Und dann wurde ich eine Yogurette. Der simple Trick von Yoga ist, sich im Moment zu befinden. Als Kind war ich noch im Moment. Irgendwann, vermutlich so mit Mitte Zwanzig, hab ich das verlassen, als hätte mich jemand an ein großes Pendel gebunden, dass ständig zwischen Zukunft und Vergangenheit hin- und herschwenkt.

Ich bin noch nicht besonders erfolgreich mit meinen „Momenten“, sie sind noch kurz, bis das Pendel mich wieder mitreißt und ich darüber nachdenke, was ich letzten Freitag um 14:30 Uhr hätte besser machen können, als ich mit einem Filmproduzenten gesprochen hatte, der keinerlei Interesse an meinem Kinderbuchstoff hatte oder was in drei Monaten alles schiefgehen kann, wenn ich mit meiner Schwester eine Alpenwanderung mache.
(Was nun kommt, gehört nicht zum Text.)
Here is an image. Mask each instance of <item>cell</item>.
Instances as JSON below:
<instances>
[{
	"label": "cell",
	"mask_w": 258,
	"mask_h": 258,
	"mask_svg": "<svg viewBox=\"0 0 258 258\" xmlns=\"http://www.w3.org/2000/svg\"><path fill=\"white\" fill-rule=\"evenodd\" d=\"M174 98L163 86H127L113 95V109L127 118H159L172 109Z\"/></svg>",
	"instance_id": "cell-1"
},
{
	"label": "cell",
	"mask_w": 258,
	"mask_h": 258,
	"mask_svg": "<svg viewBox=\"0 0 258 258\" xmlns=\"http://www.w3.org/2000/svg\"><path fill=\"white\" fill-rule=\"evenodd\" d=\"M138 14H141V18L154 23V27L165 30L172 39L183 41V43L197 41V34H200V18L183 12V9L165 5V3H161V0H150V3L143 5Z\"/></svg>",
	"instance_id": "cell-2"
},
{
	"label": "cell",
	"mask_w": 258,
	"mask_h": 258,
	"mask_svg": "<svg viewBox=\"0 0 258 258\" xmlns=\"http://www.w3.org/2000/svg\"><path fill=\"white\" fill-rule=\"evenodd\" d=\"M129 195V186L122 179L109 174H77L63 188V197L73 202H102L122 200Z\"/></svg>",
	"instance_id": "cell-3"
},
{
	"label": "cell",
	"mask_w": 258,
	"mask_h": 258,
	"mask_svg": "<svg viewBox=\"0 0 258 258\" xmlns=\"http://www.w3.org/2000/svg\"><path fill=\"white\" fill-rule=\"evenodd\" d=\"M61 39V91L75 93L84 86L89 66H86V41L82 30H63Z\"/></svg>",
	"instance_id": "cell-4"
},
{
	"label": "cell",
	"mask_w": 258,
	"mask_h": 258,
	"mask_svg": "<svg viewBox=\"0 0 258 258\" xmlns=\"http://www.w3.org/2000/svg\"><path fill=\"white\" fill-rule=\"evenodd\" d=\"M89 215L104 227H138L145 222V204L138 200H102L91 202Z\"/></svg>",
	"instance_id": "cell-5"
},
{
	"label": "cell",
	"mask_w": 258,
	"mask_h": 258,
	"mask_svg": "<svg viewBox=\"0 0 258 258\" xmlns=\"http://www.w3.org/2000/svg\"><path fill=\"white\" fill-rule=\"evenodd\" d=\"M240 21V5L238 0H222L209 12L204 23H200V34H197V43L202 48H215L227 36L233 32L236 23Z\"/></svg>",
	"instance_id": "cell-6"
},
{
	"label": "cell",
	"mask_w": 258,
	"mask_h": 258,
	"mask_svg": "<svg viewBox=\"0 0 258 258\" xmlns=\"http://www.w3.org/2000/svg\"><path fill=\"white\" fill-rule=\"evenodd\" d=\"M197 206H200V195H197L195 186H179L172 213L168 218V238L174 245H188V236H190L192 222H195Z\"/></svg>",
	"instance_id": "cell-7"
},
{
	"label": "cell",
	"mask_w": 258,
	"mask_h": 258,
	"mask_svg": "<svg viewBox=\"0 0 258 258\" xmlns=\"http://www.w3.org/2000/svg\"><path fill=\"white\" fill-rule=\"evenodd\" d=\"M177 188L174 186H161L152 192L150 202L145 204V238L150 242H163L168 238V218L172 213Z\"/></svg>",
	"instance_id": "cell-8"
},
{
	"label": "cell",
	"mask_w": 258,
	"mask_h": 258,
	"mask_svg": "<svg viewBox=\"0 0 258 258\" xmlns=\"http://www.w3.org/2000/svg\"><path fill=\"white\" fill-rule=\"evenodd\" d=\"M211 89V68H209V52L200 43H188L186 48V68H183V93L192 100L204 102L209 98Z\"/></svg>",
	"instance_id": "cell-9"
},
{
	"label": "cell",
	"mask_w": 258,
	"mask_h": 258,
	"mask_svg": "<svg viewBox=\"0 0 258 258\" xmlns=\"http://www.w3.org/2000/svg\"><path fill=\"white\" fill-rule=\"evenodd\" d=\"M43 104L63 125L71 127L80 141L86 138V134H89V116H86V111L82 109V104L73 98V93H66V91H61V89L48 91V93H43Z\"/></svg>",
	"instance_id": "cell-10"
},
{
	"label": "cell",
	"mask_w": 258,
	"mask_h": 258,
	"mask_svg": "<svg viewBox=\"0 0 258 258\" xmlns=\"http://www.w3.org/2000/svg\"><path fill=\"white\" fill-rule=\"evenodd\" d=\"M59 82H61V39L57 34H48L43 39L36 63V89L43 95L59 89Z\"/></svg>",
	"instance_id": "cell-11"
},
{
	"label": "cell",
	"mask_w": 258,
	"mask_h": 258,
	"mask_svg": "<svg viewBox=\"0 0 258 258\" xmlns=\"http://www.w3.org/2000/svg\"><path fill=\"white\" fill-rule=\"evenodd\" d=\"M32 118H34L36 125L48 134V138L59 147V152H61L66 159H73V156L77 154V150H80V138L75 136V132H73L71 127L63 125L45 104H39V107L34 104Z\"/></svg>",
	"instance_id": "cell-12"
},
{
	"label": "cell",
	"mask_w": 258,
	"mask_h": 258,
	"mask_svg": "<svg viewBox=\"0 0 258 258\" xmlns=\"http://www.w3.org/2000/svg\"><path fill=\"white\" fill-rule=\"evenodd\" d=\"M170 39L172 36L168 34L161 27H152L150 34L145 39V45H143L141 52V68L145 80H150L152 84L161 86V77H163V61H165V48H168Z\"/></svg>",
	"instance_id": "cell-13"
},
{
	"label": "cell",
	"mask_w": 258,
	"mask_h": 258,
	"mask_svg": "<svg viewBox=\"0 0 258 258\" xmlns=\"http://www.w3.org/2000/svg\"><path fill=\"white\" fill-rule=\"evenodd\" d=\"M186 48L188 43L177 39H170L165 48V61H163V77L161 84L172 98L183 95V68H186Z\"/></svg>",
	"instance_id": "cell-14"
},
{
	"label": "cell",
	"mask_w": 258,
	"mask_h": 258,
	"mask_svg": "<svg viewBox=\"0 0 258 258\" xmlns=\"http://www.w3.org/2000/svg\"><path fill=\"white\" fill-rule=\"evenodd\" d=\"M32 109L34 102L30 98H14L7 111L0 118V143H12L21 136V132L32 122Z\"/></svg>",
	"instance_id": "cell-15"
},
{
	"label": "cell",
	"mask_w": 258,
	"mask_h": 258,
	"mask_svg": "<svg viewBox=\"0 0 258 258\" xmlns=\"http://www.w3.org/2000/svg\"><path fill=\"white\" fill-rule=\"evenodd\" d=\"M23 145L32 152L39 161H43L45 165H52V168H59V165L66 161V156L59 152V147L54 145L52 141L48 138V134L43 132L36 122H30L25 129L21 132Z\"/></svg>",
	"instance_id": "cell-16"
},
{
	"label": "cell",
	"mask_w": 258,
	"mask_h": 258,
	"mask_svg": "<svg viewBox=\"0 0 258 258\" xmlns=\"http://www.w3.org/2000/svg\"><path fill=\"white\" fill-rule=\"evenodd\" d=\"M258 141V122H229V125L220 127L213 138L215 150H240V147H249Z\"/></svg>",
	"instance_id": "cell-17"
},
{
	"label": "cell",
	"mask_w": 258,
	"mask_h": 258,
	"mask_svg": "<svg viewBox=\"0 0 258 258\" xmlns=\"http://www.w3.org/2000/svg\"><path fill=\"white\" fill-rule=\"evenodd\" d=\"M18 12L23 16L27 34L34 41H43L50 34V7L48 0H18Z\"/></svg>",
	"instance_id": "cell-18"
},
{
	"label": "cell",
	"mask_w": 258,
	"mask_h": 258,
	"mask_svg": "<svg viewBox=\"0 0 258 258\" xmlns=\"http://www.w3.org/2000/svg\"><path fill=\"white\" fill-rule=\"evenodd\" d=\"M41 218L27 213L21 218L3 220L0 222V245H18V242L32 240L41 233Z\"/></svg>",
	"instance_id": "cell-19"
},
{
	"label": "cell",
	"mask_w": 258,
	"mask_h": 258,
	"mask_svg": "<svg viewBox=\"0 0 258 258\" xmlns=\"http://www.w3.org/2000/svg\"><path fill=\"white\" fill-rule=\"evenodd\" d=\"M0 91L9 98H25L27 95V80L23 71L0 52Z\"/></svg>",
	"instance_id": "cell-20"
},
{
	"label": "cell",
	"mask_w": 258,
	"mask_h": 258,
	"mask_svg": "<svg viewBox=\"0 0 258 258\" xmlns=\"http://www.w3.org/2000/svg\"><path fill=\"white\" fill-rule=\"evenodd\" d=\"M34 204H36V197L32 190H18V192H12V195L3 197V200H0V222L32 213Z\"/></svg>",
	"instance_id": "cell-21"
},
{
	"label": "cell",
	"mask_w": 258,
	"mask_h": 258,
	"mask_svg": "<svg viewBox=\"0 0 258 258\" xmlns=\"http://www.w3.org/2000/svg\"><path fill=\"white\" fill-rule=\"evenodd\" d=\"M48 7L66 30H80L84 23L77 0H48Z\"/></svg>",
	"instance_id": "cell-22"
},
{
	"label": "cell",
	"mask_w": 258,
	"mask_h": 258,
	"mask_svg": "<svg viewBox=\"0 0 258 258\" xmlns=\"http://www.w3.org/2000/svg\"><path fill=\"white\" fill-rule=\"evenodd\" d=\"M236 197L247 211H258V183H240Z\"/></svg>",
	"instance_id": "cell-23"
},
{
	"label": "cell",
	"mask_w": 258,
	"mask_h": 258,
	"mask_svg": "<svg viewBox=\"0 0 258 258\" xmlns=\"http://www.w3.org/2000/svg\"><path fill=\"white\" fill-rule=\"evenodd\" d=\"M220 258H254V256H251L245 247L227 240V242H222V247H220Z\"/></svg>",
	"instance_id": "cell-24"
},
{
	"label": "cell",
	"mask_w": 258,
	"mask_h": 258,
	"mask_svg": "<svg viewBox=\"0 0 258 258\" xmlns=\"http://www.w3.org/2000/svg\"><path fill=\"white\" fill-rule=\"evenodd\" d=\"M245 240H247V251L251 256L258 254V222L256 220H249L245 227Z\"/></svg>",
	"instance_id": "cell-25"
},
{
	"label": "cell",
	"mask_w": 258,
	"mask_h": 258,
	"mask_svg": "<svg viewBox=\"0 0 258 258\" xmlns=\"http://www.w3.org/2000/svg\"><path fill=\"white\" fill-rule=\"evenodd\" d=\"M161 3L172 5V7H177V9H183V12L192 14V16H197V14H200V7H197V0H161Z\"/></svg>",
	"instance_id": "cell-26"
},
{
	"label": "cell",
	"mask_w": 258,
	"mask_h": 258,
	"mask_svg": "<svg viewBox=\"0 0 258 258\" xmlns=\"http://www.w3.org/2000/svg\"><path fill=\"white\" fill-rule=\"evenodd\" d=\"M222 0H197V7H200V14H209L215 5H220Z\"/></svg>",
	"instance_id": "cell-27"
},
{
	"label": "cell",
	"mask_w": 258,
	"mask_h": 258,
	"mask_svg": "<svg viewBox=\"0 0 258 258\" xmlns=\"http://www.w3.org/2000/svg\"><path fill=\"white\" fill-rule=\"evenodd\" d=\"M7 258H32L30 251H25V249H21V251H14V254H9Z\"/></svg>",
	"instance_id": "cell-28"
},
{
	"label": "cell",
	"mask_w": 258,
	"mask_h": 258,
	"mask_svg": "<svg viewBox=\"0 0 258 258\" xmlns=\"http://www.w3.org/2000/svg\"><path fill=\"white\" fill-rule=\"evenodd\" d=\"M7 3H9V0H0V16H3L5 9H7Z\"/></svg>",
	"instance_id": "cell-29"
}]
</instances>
Es könnte regnen. Oh mein Gott.

Es gibt einen Bereich auf dem ehemaligen Todesstreifen an der Bernauer Straße, den lassen sie absichtlich verwildern. (Die Biene wollte unbedingt mit aufs Bild).

Dort lagern Mauerteile und ich dachte, ich seh nicht recht, als ich auf der Handfläche einen schwarzen Punkt entdeckte. Es ist ein Bohrloch. Plus die Flügel? Jep. Auf den Mauerteilen, die ehemals auf einem Sammelgrab standen, ist ein Graffiti-Jesus.

Da wächst einfach ein Baum durch die Mauer und wird sie in vielleicht zehn Jahren sprengen. Natur macht das. Wächst einfach weiter. Dieser Baum ist mein Moment. Die Mauer meine Vergangenheit.